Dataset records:
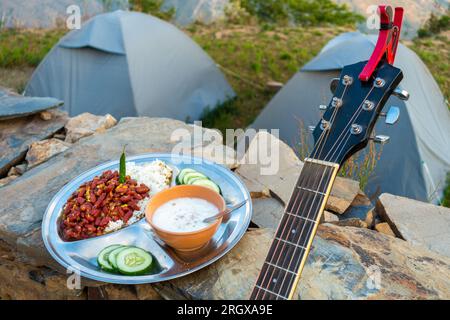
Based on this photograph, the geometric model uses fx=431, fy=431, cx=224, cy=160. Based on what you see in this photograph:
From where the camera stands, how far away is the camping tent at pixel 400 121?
4059mm

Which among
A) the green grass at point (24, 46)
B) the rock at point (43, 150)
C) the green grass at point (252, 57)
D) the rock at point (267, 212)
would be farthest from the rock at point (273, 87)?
the rock at point (267, 212)

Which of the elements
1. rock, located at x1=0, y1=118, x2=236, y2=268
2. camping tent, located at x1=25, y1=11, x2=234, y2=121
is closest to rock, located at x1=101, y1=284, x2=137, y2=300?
rock, located at x1=0, y1=118, x2=236, y2=268

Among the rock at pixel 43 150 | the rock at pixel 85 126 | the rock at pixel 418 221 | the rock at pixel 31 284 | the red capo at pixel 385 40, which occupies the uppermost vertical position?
the red capo at pixel 385 40

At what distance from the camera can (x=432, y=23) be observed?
39.0 feet

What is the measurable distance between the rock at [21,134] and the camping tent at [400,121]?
6.46ft

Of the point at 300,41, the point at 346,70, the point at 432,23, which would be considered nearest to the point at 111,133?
the point at 346,70

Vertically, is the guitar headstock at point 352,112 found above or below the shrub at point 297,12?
above

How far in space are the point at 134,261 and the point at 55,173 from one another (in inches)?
44.0

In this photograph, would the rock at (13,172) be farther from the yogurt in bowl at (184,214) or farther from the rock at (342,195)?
the rock at (342,195)

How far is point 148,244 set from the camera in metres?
1.79

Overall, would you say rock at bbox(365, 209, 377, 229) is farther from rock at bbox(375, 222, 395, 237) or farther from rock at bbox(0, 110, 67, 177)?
rock at bbox(0, 110, 67, 177)

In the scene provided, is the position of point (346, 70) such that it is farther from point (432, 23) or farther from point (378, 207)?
point (432, 23)

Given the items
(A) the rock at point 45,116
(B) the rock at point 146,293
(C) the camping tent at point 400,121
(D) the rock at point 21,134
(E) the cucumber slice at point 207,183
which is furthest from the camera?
(C) the camping tent at point 400,121
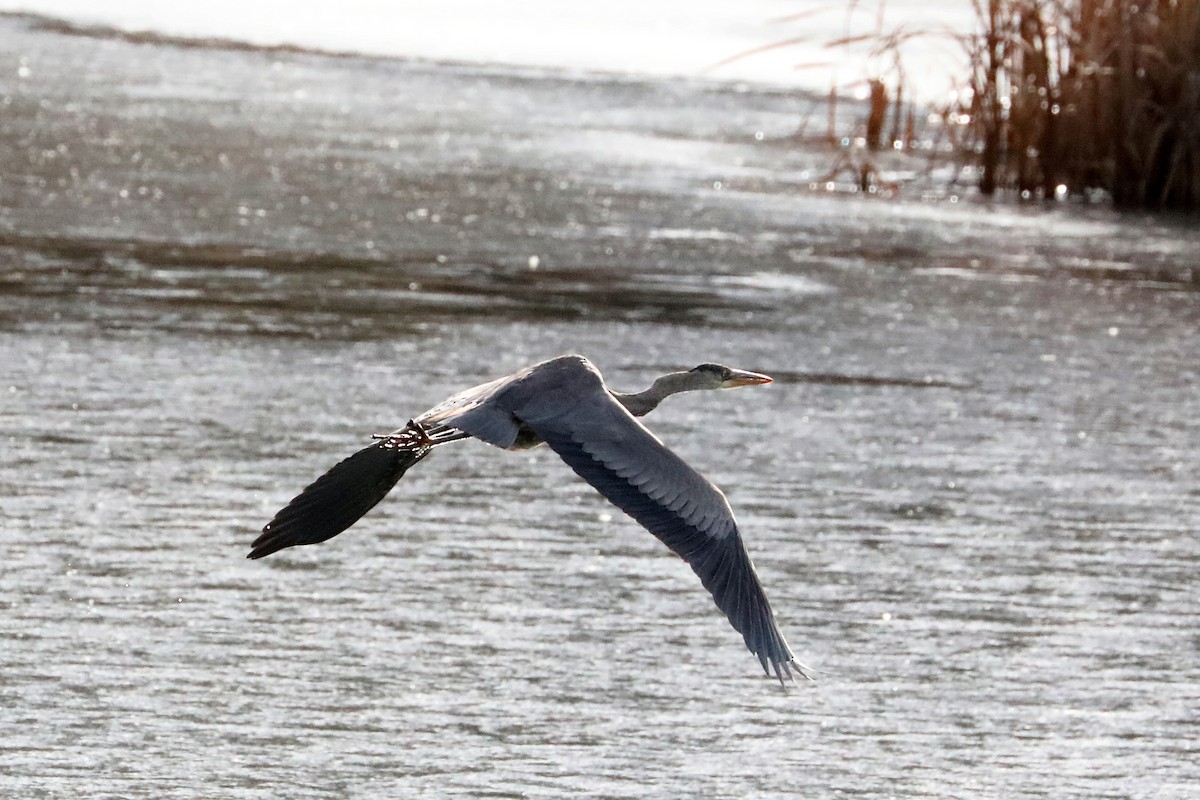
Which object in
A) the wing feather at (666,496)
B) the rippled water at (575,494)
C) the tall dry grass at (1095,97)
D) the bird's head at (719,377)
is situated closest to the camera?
the wing feather at (666,496)

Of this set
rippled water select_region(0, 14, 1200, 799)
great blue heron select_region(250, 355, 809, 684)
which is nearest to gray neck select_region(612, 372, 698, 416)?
great blue heron select_region(250, 355, 809, 684)

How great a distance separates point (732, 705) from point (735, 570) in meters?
1.24

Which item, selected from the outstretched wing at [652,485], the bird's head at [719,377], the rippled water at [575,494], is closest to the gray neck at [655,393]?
the bird's head at [719,377]

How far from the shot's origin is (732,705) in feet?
19.2

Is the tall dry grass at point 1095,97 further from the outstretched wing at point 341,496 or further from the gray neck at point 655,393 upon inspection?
the outstretched wing at point 341,496

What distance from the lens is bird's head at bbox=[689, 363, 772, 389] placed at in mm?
6141

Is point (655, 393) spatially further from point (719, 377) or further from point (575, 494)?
point (575, 494)

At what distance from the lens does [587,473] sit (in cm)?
493

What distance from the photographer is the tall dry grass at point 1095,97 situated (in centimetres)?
1569

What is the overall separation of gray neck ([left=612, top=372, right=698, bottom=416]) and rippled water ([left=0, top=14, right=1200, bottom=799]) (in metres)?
0.75

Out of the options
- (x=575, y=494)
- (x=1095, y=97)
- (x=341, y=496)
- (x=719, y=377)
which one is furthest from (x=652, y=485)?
(x=1095, y=97)

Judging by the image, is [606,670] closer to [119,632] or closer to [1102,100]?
[119,632]

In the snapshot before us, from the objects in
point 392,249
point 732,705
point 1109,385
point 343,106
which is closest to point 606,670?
point 732,705

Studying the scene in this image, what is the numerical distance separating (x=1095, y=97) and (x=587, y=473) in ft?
38.8
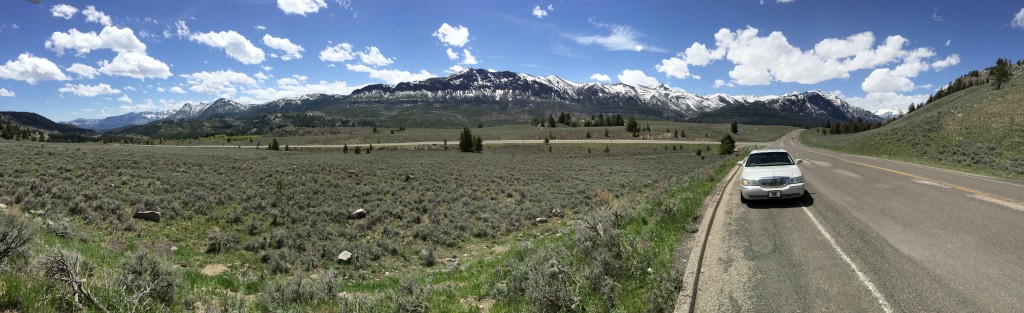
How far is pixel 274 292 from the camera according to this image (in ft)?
25.1

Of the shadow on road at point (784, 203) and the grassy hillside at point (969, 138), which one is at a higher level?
the grassy hillside at point (969, 138)

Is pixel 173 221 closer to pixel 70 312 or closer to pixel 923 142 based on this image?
pixel 70 312

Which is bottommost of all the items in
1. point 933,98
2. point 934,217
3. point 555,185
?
point 555,185

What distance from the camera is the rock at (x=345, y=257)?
46.7 feet

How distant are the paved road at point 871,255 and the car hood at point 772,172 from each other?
3.32 ft

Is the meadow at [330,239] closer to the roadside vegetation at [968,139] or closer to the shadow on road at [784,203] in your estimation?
the shadow on road at [784,203]

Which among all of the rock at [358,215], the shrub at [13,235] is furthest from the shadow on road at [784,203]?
the shrub at [13,235]

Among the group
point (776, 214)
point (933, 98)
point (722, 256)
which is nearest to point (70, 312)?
point (722, 256)

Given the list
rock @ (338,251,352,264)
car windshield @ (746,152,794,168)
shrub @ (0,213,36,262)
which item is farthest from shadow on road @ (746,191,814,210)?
shrub @ (0,213,36,262)

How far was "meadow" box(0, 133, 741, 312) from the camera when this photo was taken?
6.68 meters

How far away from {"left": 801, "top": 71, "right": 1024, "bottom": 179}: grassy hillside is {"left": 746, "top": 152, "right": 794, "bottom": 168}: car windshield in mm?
20067

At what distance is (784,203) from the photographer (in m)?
13.8

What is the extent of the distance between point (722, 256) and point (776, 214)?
15.9 feet

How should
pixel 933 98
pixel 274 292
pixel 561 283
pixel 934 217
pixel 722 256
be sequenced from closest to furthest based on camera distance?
pixel 561 283 < pixel 274 292 < pixel 722 256 < pixel 934 217 < pixel 933 98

### Instructions for the task
Copy exactly, and only, the lines from the one containing "Among the group" through the last line of the listing.

### Solution to this problem
Among the group
point (776, 214)
point (933, 98)
point (722, 256)
which is nearest to point (70, 312)?
point (722, 256)

Given the list
rock @ (338,251,352,264)
car windshield @ (746,152,794,168)
shrub @ (0,213,36,262)
which item is farthest from shadow on road @ (746,191,814,210)?
shrub @ (0,213,36,262)

How far was "meadow" box(0, 133, 741, 312) from the camera when this photo was taken?
6.68 meters

How far away from {"left": 801, "top": 71, "right": 1024, "bottom": 179}: grassy hillside is {"left": 746, "top": 152, "right": 794, "bottom": 168}: car windshield in mm?
20067

At what distance is (784,203) from the photographer (in m)?
13.8

What is the extent of the distance between point (722, 256) and point (776, 214)?
15.9 feet

How should
pixel 933 98
pixel 274 292
pixel 561 283
pixel 934 217
pixel 722 256
be sequenced from closest to furthest based on camera distance?
pixel 561 283 < pixel 274 292 < pixel 722 256 < pixel 934 217 < pixel 933 98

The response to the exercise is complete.